I use a computer to track my finances but I do not use the default categories that are built into my finance program. I am sure that accountants could explain to me the logic of the default settings but I organize my categories according to the tax forms that I use. When I write a check to my doctor I use the Medical: Professional Fees category, and then my finance program can quickly generate a report of expenses by category at the end of the year, and I am ready to fill out my tax return in no time at all. Another advantage of using a computer finance program is that as I enter a check to Dr. Smith, if I have written a check to her before, the category is automatically selected based upon the prior check. That saves time each month and at the end of the year.

Because of my computer system, my paper filing system is very simple. For receipts, I have twelve folders—one for each month. When I need to find a receipt I first search for it on my computer and then look for it in the appropriate month. I do have another set of folders alphabetically organized that list such categories as Bank Accounts, Credit Cards, Insurance, Utilities, etc. where I keep the paper statements and other documents.
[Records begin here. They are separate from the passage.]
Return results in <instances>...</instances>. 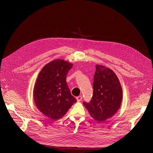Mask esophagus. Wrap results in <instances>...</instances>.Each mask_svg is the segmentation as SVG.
Listing matches in <instances>:
<instances>
[{"label": "esophagus", "instance_id": "obj_1", "mask_svg": "<svg viewBox=\"0 0 153 153\" xmlns=\"http://www.w3.org/2000/svg\"><path fill=\"white\" fill-rule=\"evenodd\" d=\"M76 99H77V102L81 101V100H82V95H79V96H78V97H76Z\"/></svg>", "mask_w": 153, "mask_h": 153}]
</instances>
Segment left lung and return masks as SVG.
<instances>
[{
	"label": "left lung",
	"mask_w": 153,
	"mask_h": 153,
	"mask_svg": "<svg viewBox=\"0 0 153 153\" xmlns=\"http://www.w3.org/2000/svg\"><path fill=\"white\" fill-rule=\"evenodd\" d=\"M95 68L92 99L83 104L94 119L103 122L119 109L123 97L122 89L113 71L100 65H96Z\"/></svg>",
	"instance_id": "8db88e82"
}]
</instances>
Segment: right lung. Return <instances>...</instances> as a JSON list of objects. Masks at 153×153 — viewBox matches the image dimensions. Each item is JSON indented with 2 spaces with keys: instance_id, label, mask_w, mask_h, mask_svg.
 <instances>
[{
  "instance_id": "right-lung-1",
  "label": "right lung",
  "mask_w": 153,
  "mask_h": 153,
  "mask_svg": "<svg viewBox=\"0 0 153 153\" xmlns=\"http://www.w3.org/2000/svg\"><path fill=\"white\" fill-rule=\"evenodd\" d=\"M72 67L70 62L56 59L45 65L37 77L33 90L36 106L53 120L62 117L77 102L66 83L67 74Z\"/></svg>"
}]
</instances>
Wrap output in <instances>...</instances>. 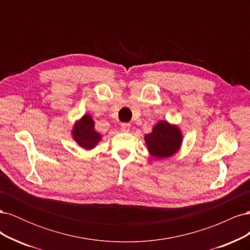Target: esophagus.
<instances>
[{
    "label": "esophagus",
    "mask_w": 250,
    "mask_h": 250,
    "mask_svg": "<svg viewBox=\"0 0 250 250\" xmlns=\"http://www.w3.org/2000/svg\"><path fill=\"white\" fill-rule=\"evenodd\" d=\"M130 127H131V125L129 123H123L122 125H121V129H122V131L128 132L130 130Z\"/></svg>",
    "instance_id": "esophagus-1"
}]
</instances>
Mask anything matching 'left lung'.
<instances>
[{"instance_id": "8db88e82", "label": "left lung", "mask_w": 250, "mask_h": 250, "mask_svg": "<svg viewBox=\"0 0 250 250\" xmlns=\"http://www.w3.org/2000/svg\"><path fill=\"white\" fill-rule=\"evenodd\" d=\"M145 142L149 153L158 160L175 154L183 143V134L176 125H171L167 121H161L152 132L145 135Z\"/></svg>"}]
</instances>
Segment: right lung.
Returning <instances> with one entry per match:
<instances>
[{
  "label": "right lung",
  "instance_id": "obj_1",
  "mask_svg": "<svg viewBox=\"0 0 250 250\" xmlns=\"http://www.w3.org/2000/svg\"><path fill=\"white\" fill-rule=\"evenodd\" d=\"M72 135L78 145L86 150L95 148L101 141V135L95 130V122L89 115H84L74 125Z\"/></svg>",
  "mask_w": 250,
  "mask_h": 250
}]
</instances>
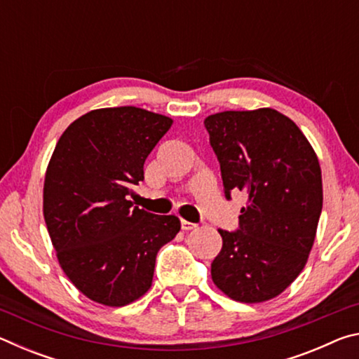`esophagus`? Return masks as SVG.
<instances>
[{
    "label": "esophagus",
    "mask_w": 359,
    "mask_h": 359,
    "mask_svg": "<svg viewBox=\"0 0 359 359\" xmlns=\"http://www.w3.org/2000/svg\"><path fill=\"white\" fill-rule=\"evenodd\" d=\"M180 226L184 231H191V229L196 228V224L191 223V222H187V220H180Z\"/></svg>",
    "instance_id": "1"
}]
</instances>
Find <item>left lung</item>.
Here are the masks:
<instances>
[{"label":"left lung","instance_id":"left-lung-1","mask_svg":"<svg viewBox=\"0 0 359 359\" xmlns=\"http://www.w3.org/2000/svg\"><path fill=\"white\" fill-rule=\"evenodd\" d=\"M204 126L224 196L247 194L239 229H218L212 280L234 301H269L296 280L312 250L323 208L317 154L294 121L271 107L218 112Z\"/></svg>","mask_w":359,"mask_h":359}]
</instances>
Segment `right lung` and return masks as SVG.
I'll list each match as a JSON object with an SVG mask.
<instances>
[{
    "label": "right lung",
    "mask_w": 359,
    "mask_h": 359,
    "mask_svg": "<svg viewBox=\"0 0 359 359\" xmlns=\"http://www.w3.org/2000/svg\"><path fill=\"white\" fill-rule=\"evenodd\" d=\"M172 118L141 107H104L72 121L58 139L44 180V220L72 285L102 306L135 302L151 287L160 248L180 220L128 201L145 158Z\"/></svg>",
    "instance_id": "add662e5"
}]
</instances>
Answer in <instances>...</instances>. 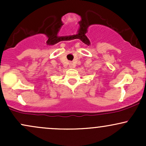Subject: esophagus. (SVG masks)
Instances as JSON below:
<instances>
[{"instance_id": "34e87169", "label": "esophagus", "mask_w": 146, "mask_h": 146, "mask_svg": "<svg viewBox=\"0 0 146 146\" xmlns=\"http://www.w3.org/2000/svg\"><path fill=\"white\" fill-rule=\"evenodd\" d=\"M70 66H71V68L72 67V64L71 63V64H70Z\"/></svg>"}]
</instances>
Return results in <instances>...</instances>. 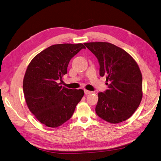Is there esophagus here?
<instances>
[{"mask_svg": "<svg viewBox=\"0 0 161 161\" xmlns=\"http://www.w3.org/2000/svg\"><path fill=\"white\" fill-rule=\"evenodd\" d=\"M84 92H85V94H92V92L86 90H85Z\"/></svg>", "mask_w": 161, "mask_h": 161, "instance_id": "esophagus-1", "label": "esophagus"}]
</instances>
More and more I am getting things electronically so I have created folders on my computer, similar to the paper folders, to store those electronic documents.

Oh, No! Not an Audit!
I stared at the dreaded letter from the IRS; I was being audited. I had visions of grueling questions, close scrutiny, and then being hauled off to jail. I know it was an overreaction but I called an attorney friend for advice. He calmly gave me several pieces of advice: your best defense is a clear conscience, only answer what they ask, provide all the documents they ask for but no more, and be friendly but don’t talk too much. Because of my electronic and paper filing system it was easy to run a report of the areas they were questioning. I gathered all the receipts and attached them to the report in order. After an hour of the auditor adding up receipts and comparing her totals to those on my return, she gave me a clean report. I passed!

Just a couple of years ago I got a similar letter from the California Franchise Tax Board. This time I knew what to do. I compiled what they requested and mailed it to them according to their instructions. I received a phone call a couple of weeks later from a very nice man thanking me for my organized records and asking me to send him one more item which I was happy to do. In a couple more weeks I received another clean audit letter.

Conclusion
Taxes can be scary and challenging but just like most things in life they are much simpler if you break them down into smaller tasks. By organizing your finances around your taxes, you can make the job easier for yourself or your tax preparer, ensure better accuracy, and have less worry.